#### TESTO FORNITO
§

Difficile, comunque, definire la Sapienza.
Sappiamo che nel Nuovo Testamento tale Sapienza è identificata in Gesù.
L’evangelista Giovanni, quando ci parla del “Verbo”, ha come sottofondo questo testo del Siracide
e lo usa riferendolo alla teologia della Parola e della Sapienza,
nel senso di forza che crea,
rivelazione che illumina,
persona che vivifica.
Giovanni, inoltre, lo applica a Cristo nel rapporto di questi con il Padre.
Gesù, infatti, è la Parola completa e definitiva di Dio,
l’autentica Sapienza resa visibile, la persona inviata da Dio come Figlio unigenito del Padre.

§

#### RECORD ARCHIVIATI
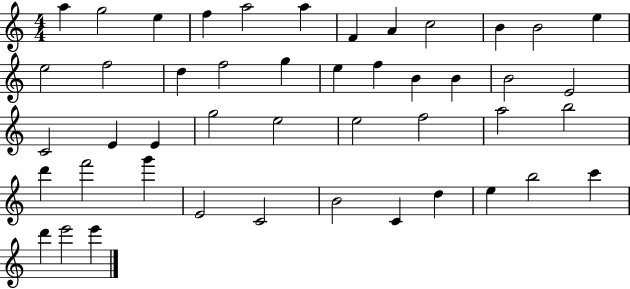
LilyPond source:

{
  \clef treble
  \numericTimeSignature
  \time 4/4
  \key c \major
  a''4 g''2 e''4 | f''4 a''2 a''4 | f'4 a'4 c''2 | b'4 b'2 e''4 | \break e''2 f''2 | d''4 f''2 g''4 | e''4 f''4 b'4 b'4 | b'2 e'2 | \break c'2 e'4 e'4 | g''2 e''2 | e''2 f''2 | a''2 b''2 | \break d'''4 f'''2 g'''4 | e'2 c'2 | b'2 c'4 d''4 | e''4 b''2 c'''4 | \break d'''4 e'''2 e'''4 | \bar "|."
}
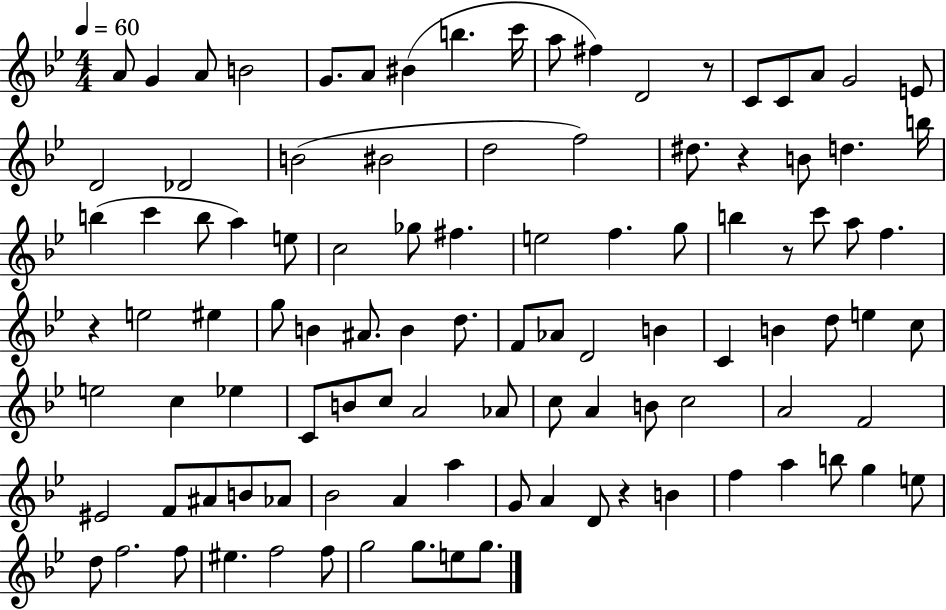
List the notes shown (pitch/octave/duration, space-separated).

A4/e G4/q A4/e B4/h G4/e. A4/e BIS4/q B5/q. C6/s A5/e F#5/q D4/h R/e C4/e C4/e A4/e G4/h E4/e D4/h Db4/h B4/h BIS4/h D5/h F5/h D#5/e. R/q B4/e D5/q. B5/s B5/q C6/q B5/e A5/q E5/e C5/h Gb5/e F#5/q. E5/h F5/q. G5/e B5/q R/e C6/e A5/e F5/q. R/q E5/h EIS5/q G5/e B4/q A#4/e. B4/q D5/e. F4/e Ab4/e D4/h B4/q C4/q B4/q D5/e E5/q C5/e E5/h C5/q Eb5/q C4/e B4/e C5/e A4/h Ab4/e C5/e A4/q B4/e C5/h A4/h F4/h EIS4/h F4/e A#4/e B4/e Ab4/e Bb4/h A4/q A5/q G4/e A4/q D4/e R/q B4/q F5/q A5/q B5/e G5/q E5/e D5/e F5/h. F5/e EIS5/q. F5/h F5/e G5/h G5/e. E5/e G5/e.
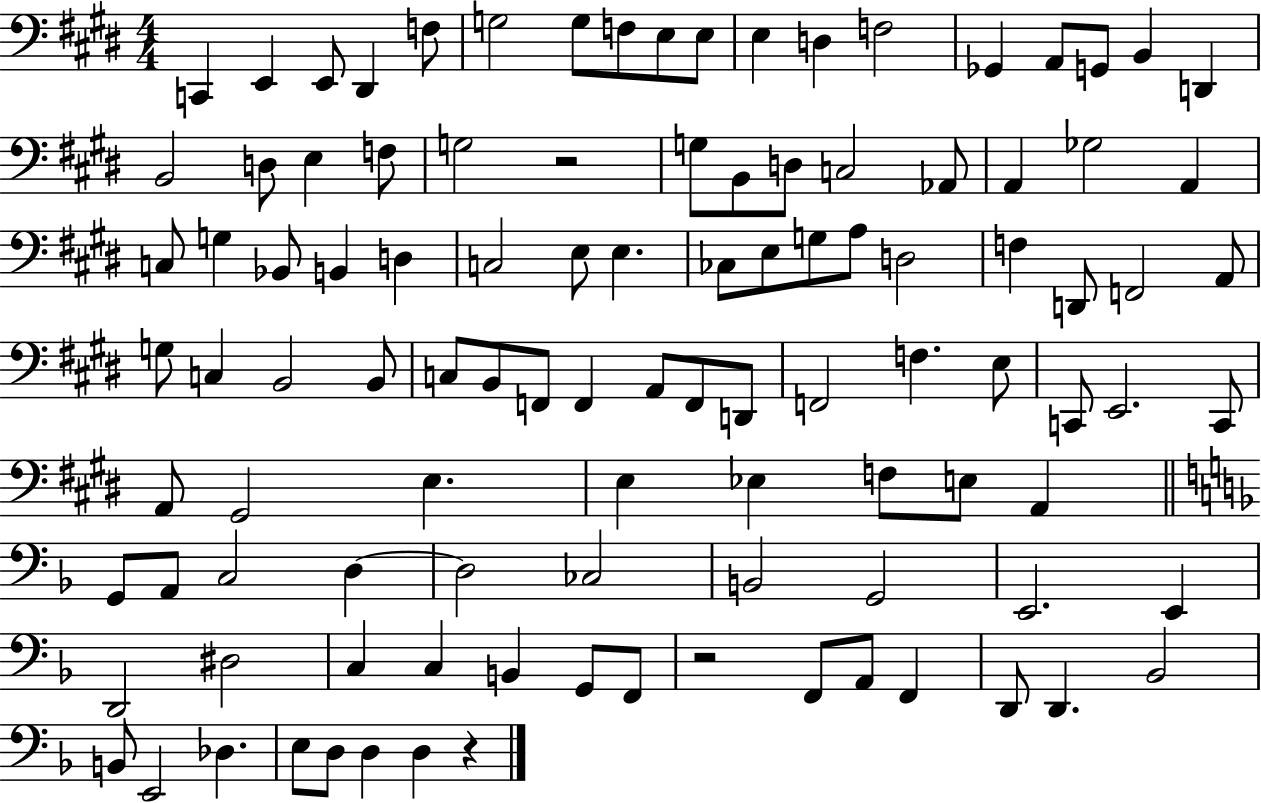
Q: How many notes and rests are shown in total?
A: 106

§

#### COSA FARE
**1.** Rispondi a queste domande sul testo sulla Sapienza:
(a) In chi è identificata la Sapienza nel Nuovo Testamento?
(b) Quale testo ha come sottofondo Giovanni quando parla del "Verbo"?
(c) Come chi è inviata da Dio la persona di Gesù?
**2.** Trasforma in un elenco puntato il paragrafo del testo sulla Sapienza che comincia con «Difficile, comunque, definire la Sapienza», senza perdere i fatti principali.
**3.** Prosegui il testo sulla Sapienza a partire dall'ultima frase.

#### RISPOSTE IN ORDINE
**1.**
(a) In Gesù.
(b) Un testo del Siracide.
(c) Come Figlio unigenito del Padre.

**2.**
- La Sapienza è difficile da definire.
- Nel Nuovo Testamento la Sapienza è identificata in Gesù.
- Quando parla del "Verbo", Giovanni ha come sottofondo un testo del Siracide.
- Lo riferisce alla teologia della Parola e della Sapienza, intesa come forza che crea, rivelazione che illumina e persona che vivifica.
- Lo applica a Cristo nel suo rapporto con il Padre.
- Gesù è la Parola completa e definitiva di Dio, la Sapienza resa visibile, inviata da Dio come Figlio unigenito del Padre.

**3.**
Questa, però, è l’interpretazione che ne diamo noi cristiani
che abbiamo avuto il dono della rivelazione del Nuovo Testamento,
ma per gli Israeliti, ai quali originariamente era destinata la testimonianza del Siracide,
e che non hanno il dono del Nuovo Testamento,
chi era ed è questa Sapienza?
Alcuni autori suggeriscono che è la possibilità di cogliere «qualche cosa» del mistero di Dio e viverne.
Dio, l’universo, la vita.
L’uomo non può pretendere di capire tutto.
Per vivere, soprattutto per dare un significato alla propria esistenza,
è sufficiente ne afferri «qualche cosa»,
raccatti un frammento di verità,
sollevi un minuscolo lembo del mistero.
Questo «qualche cosa», questa scheggia, questo spiraglio, questo brandello, si chiama Sapienza.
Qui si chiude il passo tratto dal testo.